2. Das Rohrnetz innerhalb der Wasserversorgungsanlage einer Dorfgemeinde ist als ein Wirtschaftsgut anzusehen. Werden in einem solchen Fall das Hauptnetz erweitert und neue Hausanschlüsse gelegt, tritt keine Selbstverbrauchsteuerpflicht ein.
Normenkette
UStG 1967 § 30 Abs. 2
Tatbestand
Die Steuerpflichtige (Klägerin, Revisionsbeklagte), eine Dorfgemeinde, unterhält einen Wasserversorgungsbetrieb. Sie erweiterte 1968/1969 ihr Hauptleitungsnetz und legte neue Hausanschlüsse. Der Aufwand betrug 1968 ... DM und 1969 ... DM. Das FA (Beklagter, Revisionskläger) setzte hierauf nach einer Umsatzsteuersonderprüfung in berichtigten Umsatzsteuervorauszahlungsbescheiden Selbstverbrauchsteuer fest.
Die Beschwerde zur OFD blieb erfolglos. Das FG gab der Klage statt. Es hat im wesentlichen ausgeführt: Ein Wirtschaftsgut im Sinne des § 30 Abs. 2 Satz 1 UStG 1967 müsse für sich nutzungs- und bewertungsfähig sein. Daran fehle es hier. Die Netzerweiterungen seien unselbständige Teile der Wasserversorgungsanlage. Dementsprechend habe der BFH Hausanschlüssen die Eigenschaft als geringwertige Wirtschaftsgüter abgesprochen (Urteil I 91/56 U vom 13. August 1957, BFH 65, 533, BStBl III 1957, 440). Allenfalls hier nicht gegebene Leitungserweiterungen in neuen Siedlungsgebieten könnten als selbständige Wirtschaftsgüter angesehen werden.
Hiergegen richtet sich die Revision des FA, mit der es geltend macht: Das FG habe verkannt, daß die selbständige Nutzungsfähigkeit nur beim geringwertigen Wirtschaftsgut (§ 6 Abs. 2 EStG), nicht jedoch beim Wirtschaftsgut schlechthin erforderlich sei. Teile einer Gesamtanlage seien selbständig bewertbar, wenn sie bestimmte Einzelfunktionen zu erfüllen hätten. Bei einer Wasserversorgungsanlage sei maßgebend, wie einkommensteuerlich bei der Berechnung der AfA verfahren werde (Erlaß des BdF vom 23. März 1970, BStBl I 1970, 257, Umsatzsteuer-Kartei S 7471, Karte 6). Die Steuerpflichtige behandele Alt- und Neuzugänge für Zwecke der AfA getrennt. Es widerspreche auch der Verkehrsauffassung, die räumlich weit ausgedehnte Wasserversorgungsanlage als ein Wirtschaftsgut anzusehen.
Das FA beantragt,
die Vorentscheidung aufzuheben und die Klage abzuweisen.

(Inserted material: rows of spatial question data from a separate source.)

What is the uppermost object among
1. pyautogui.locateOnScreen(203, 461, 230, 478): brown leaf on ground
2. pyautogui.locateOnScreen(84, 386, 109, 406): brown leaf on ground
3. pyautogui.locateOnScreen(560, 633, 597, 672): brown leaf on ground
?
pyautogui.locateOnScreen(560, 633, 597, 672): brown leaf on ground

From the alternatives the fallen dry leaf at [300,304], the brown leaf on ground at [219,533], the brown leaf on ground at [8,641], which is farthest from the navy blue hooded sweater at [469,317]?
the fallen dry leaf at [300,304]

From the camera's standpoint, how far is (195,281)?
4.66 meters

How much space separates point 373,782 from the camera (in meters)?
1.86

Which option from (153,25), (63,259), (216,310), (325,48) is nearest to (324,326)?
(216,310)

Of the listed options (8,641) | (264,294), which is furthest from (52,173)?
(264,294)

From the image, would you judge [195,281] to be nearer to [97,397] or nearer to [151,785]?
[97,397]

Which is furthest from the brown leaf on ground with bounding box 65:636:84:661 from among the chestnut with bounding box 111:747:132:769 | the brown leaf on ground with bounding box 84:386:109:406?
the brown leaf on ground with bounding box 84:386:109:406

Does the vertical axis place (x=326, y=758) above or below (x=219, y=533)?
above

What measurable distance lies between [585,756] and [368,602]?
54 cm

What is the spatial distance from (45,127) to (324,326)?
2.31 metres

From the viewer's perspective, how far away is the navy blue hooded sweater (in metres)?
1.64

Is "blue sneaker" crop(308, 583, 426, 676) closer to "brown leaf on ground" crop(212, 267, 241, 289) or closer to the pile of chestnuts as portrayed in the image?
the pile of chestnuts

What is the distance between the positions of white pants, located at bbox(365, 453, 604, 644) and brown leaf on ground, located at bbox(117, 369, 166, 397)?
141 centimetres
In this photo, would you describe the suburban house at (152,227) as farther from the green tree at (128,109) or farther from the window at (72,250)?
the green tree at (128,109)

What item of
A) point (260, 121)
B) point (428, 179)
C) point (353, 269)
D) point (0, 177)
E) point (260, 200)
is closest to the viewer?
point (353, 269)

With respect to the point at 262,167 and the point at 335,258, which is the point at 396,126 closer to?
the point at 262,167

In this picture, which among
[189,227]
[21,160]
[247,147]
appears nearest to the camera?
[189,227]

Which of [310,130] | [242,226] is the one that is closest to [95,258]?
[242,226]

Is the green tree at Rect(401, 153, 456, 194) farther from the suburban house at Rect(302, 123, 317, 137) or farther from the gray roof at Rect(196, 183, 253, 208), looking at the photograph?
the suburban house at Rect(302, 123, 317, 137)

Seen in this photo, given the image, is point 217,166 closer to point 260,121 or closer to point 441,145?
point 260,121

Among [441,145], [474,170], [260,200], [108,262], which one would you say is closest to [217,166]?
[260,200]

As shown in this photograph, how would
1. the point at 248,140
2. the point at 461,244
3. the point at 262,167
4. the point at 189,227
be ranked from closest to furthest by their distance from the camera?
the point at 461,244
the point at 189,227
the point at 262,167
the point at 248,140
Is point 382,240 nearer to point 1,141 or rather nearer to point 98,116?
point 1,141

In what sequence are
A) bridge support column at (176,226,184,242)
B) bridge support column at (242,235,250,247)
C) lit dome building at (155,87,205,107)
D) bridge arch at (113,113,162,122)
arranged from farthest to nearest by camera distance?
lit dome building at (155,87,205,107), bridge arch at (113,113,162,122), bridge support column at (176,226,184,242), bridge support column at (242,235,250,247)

Die Steuerpflichtige beantragt,
die Revision zurückzuweisen.
Sie erwidert: Der BdF und ihm folgend das FA hätten nicht deutlich genug zwischen der Herstellung eines neuen Wirtschaftsguts und nachträglichem Herstellungsaufwand unterschieden. Die Netzerweiterungen hätten keine selbständige Teilfunktion zu erfüllen. Sie seien überdies relativ geringfügig. Die Abschreibungsmethode sei kein Indiz für ein neues Wirtschaftsgut.
Entscheidungsgründe
Aus den Gründen:
Die Revision ist unbegründet.
Nach § 30 Abs. 2 Satz 1 UStG 1967 liegt Selbstverbrauch vor, wenn ein Unternehmer körperliche Wirtschaftsgüter, die der Abnutzung unterliegen und deren Anschaffungs- oder Herstellungskosten nach den einkommensteuerlichen Vorschriften im Jahr der Anschaffung oder Herstellung nicht in voller Höhe als Betriebsausgaben abgesetzt werden können, im Inland der Verwendung oder Nutzung als Anlagevermögen zuführt. Im vorliegenden Fall ist lediglich darüber zu befinden, ob die angeführten Netzerweiterungen selbständige Wirtschaftgüter sind. Falls sie es sind, tritt Selbstverbrauchsteuerpflicht ein. Andernfalls ist ein Selbstverbrauch zu verneinen; denn Erweiterungen und Verbesserungen eines bereits vorhandenen Wirtschaftsguts sind selbst dann kein Selbstverbrauch, wenn aktivierungspflichtiger Anschaffungs- oder Herstellungsaufwand anfällt. § 30 Abs. 2 Satz 1 UStG 1967 erfaßt nur die Neuinvestitionen (ebenso BdF-Erlaß vom 23. Oktober 1968, Steuererlasse in Karteiform, UStG 1967, § 30 Nr. 37).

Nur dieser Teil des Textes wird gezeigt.